Pascal, ou vivre dans la rue au temps du coronavirus

  • Pascal est triste, trop triste même, de voir «son territoire» comme il l’appelle, vide et muet
  • La librairie devant laquelle il a élu domicile lui donne un peu de boulot: dépoussiérer les rayons et vider les caisses de livres fraîchement arrivées

PARIS: Il est 21 heures, rue de Buci dans le VIe arrondissement de Paris. Le couvre-feu sanitaire vient d’entrer en vigueur dans la capitale comme dans toute l’Île-de-France. Les trottoirs de cette artère particulièrement animée de jour comme de nuit sont déserts.

Tous les commerces – cafés, restaurants et autres –, qui grouillent habituellement d’activité et font de cette rue proche du boulevard Saint-Germain un cauchemar pour les automobilistes, ont baissé leur rideau.

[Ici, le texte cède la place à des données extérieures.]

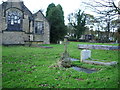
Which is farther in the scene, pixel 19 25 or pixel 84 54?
pixel 19 25

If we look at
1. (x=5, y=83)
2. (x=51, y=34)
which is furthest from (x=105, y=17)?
(x=51, y=34)

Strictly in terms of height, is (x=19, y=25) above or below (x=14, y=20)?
below

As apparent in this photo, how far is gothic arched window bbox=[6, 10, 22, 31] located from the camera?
87.7 ft

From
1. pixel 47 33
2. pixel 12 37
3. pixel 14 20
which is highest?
pixel 14 20

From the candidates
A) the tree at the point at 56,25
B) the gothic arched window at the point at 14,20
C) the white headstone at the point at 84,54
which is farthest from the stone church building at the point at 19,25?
the white headstone at the point at 84,54

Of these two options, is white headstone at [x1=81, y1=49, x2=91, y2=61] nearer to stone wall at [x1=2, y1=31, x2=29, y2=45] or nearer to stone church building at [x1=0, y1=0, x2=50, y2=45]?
stone church building at [x1=0, y1=0, x2=50, y2=45]

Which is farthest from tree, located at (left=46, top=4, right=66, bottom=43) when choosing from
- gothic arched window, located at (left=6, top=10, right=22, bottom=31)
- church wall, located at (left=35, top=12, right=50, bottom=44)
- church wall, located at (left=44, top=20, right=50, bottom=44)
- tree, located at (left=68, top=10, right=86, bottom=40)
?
tree, located at (left=68, top=10, right=86, bottom=40)

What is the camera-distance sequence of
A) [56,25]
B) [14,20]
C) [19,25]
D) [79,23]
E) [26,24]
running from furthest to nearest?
[79,23] < [56,25] < [26,24] < [19,25] < [14,20]

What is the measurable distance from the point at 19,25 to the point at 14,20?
1.49 metres

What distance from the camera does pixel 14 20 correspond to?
27094mm

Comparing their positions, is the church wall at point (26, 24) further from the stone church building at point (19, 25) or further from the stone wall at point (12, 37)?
the stone wall at point (12, 37)

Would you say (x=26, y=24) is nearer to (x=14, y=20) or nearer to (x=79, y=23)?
(x=14, y=20)

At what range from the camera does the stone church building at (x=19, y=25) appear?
993 inches

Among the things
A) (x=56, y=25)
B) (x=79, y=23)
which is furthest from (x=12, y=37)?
(x=79, y=23)
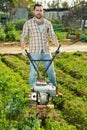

Le silence est total, presque menaçant quand soudain un cri s’élève: «C’est la crise… C’est la crise!»

Un coup d’œil dans la rue suffit pour constater qu’il vient de Pascal, le sans-abri et mascotte de cette rue particulièrement prisée par les jeunes.

Pascal est triste, trop triste même, de voir «son territoire» comme il l’appelle, vide et muet.

Il regarde dans toutes les directions, personne à part lui, et Pascal qui vit dans cette rue depuis vingt ans n’aime pas la voir dans cet état: figée, silencieuse et sombre. Alors il crie pour atténuer sa solitude.

La rue de Buci, c’est son chez-lui. Son matelas et sa table de chevet sont installés sur le trottoir à leur place habituelle, devant la prestigieuse librairie Taschen.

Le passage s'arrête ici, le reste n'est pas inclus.